§ STUDY MATERIAL:
◆ ◆ ◆ ◆ ◆
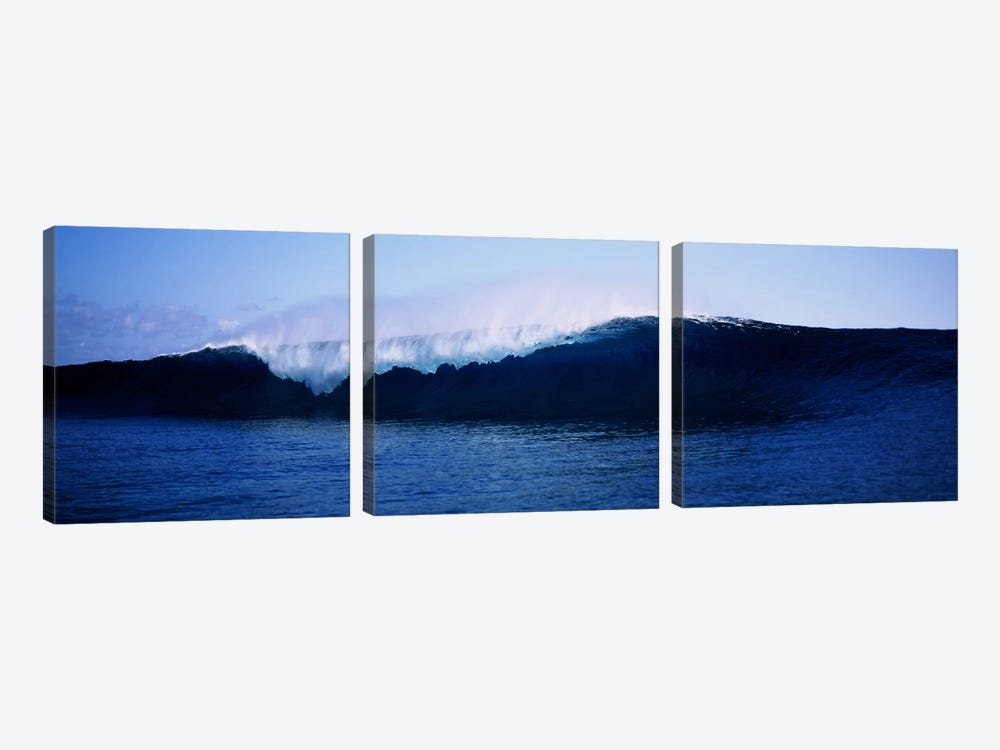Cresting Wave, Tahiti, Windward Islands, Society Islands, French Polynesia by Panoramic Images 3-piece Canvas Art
◆ ◆ ◆ ◆ ◆
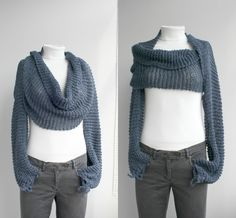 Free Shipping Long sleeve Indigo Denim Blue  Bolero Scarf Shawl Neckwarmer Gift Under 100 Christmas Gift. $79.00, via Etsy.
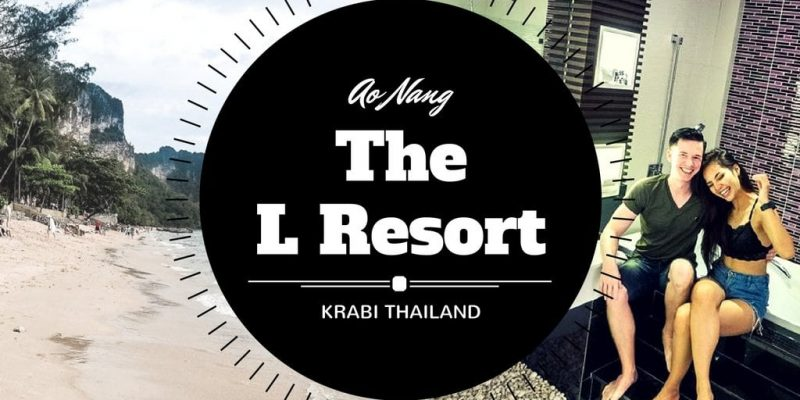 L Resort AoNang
◆ ◆ ◆ ◆ ◆
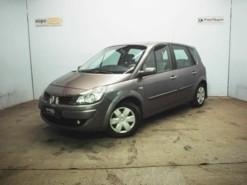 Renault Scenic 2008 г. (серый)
◆ ◆ ◆ ◆ ◆
§ AIM OF THE EXERCISE: Each line above that falls between the line with "Free Shipping Long" and the line with "L Resort AoNang" should be printed exactly, together with those two lines, but the pictures should not.

§ EXERCISE SOLUTION:
 Free Shipping Long sleeve Indigo Denim Blue  Bolero Scarf Shawl Neckwarmer Gift Under 100 Christmas Gift. $79.00, via Etsy.
 L Resort AoNang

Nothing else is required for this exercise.